◆ **Data supplied**:
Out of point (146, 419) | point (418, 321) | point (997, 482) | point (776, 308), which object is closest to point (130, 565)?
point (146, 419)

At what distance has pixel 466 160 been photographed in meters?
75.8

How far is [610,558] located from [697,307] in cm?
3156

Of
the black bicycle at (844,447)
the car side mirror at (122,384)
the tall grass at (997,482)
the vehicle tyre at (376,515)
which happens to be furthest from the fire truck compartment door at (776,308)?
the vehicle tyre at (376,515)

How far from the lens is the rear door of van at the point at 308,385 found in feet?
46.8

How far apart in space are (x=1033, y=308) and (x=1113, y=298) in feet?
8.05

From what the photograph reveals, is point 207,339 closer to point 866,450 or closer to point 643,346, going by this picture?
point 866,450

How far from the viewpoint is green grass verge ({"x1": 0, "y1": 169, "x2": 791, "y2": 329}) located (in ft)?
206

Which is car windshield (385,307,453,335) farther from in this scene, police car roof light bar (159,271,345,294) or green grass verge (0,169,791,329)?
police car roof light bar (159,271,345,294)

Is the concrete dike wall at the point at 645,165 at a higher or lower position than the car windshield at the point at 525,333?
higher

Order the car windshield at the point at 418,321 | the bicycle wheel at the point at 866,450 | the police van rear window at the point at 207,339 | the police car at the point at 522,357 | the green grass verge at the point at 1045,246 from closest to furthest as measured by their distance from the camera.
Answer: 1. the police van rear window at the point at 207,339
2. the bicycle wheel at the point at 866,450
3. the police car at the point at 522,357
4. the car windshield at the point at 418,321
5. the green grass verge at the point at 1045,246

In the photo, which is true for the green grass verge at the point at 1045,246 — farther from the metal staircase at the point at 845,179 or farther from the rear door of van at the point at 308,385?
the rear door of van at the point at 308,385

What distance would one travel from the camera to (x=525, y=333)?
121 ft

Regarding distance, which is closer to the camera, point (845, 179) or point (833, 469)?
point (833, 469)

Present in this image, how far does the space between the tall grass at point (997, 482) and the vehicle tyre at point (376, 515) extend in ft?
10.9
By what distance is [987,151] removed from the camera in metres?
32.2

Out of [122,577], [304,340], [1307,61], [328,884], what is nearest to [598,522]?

◆ **Short problem**:
Reproduce each record shown above without altering a single word.

◆ **Expected answer**:
Out of point (146, 419) | point (418, 321) | point (997, 482) | point (776, 308), which object is closest to point (130, 565)?
point (146, 419)

At what distance has pixel 466 160 been photographed in meters?
75.8

How far is [610,558] located from [697,307] in cm?
3156

Of
the black bicycle at (844,447)
the car side mirror at (122,384)
the tall grass at (997,482)
the vehicle tyre at (376,515)
which happens to be furthest from the fire truck compartment door at (776,308)?
the vehicle tyre at (376,515)

How far from the lens is the rear door of van at the point at 308,385 found in feet?
46.8

How far apart in space are (x=1033, y=308) and (x=1113, y=298) in feet?
8.05

From what the photograph reveals, is point 207,339 closer to point 866,450 or closer to point 643,346, going by this picture?
point 866,450

How far from the viewpoint is green grass verge ({"x1": 0, "y1": 169, "x2": 791, "y2": 329}) located (in ft)?
206

Which is car windshield (385,307,453,335) farther from in this scene, police car roof light bar (159,271,345,294) or green grass verge (0,169,791,329)?
police car roof light bar (159,271,345,294)

Is the concrete dike wall at the point at 645,165 at a higher or lower position than the car windshield at the point at 525,333?
higher

Order the car windshield at the point at 418,321 | the bicycle wheel at the point at 866,450 | the police van rear window at the point at 207,339 | the police car at the point at 522,357 | the green grass verge at the point at 1045,246 from closest to furthest as measured by their distance from the camera.
Answer: 1. the police van rear window at the point at 207,339
2. the bicycle wheel at the point at 866,450
3. the police car at the point at 522,357
4. the car windshield at the point at 418,321
5. the green grass verge at the point at 1045,246

In the photo, which is true for the green grass verge at the point at 1045,246 — farther from the metal staircase at the point at 845,179 or farther from the rear door of van at the point at 308,385?
the rear door of van at the point at 308,385

What distance would one travel from the camera to (x=525, y=333)?
121 ft

Regarding distance, which is closer to the camera, point (845, 179) or point (833, 469)?
point (833, 469)

Present in this image, how far does the space between the tall grass at point (997, 482) and the vehicle tyre at point (376, 515) extend in ft?
10.9
By what distance is [987,151] removed from the camera in metres?
32.2

Out of [122,577], [304,340], [1307,61], [328,884], what is nearest to [598,522]?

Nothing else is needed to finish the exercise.